[Rows from a spatial reasoning dataset]
-- Begin --
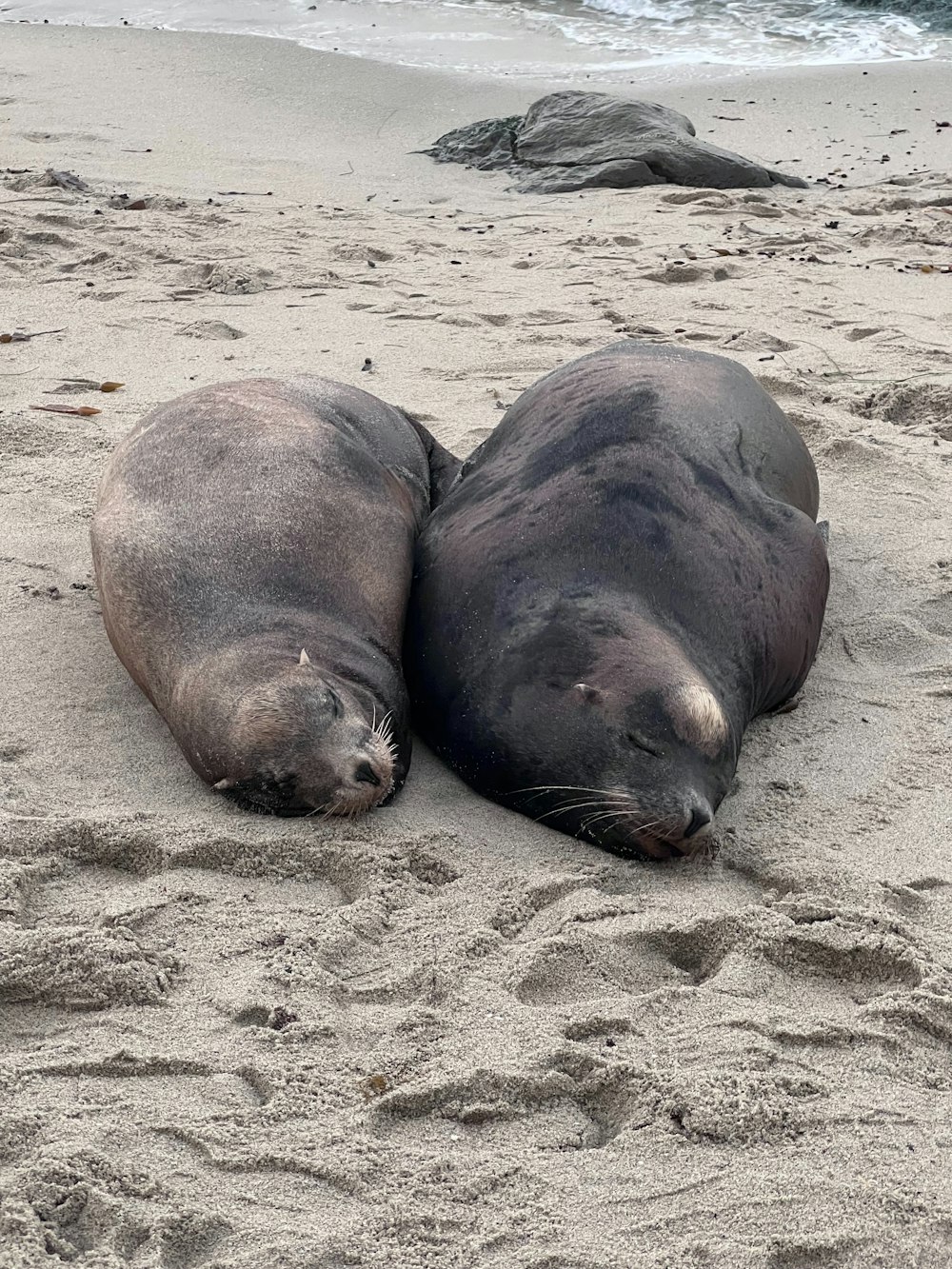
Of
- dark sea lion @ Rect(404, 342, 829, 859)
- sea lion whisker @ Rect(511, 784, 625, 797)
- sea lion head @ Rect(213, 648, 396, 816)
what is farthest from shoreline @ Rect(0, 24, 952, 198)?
-- End --
- SET EXERCISE
Return each line from the items above that contains the word "lion", copied in full.

- TASK RESULT
- dark sea lion @ Rect(404, 342, 829, 859)
- sea lion whisker @ Rect(511, 784, 625, 797)
- sea lion head @ Rect(213, 648, 396, 816)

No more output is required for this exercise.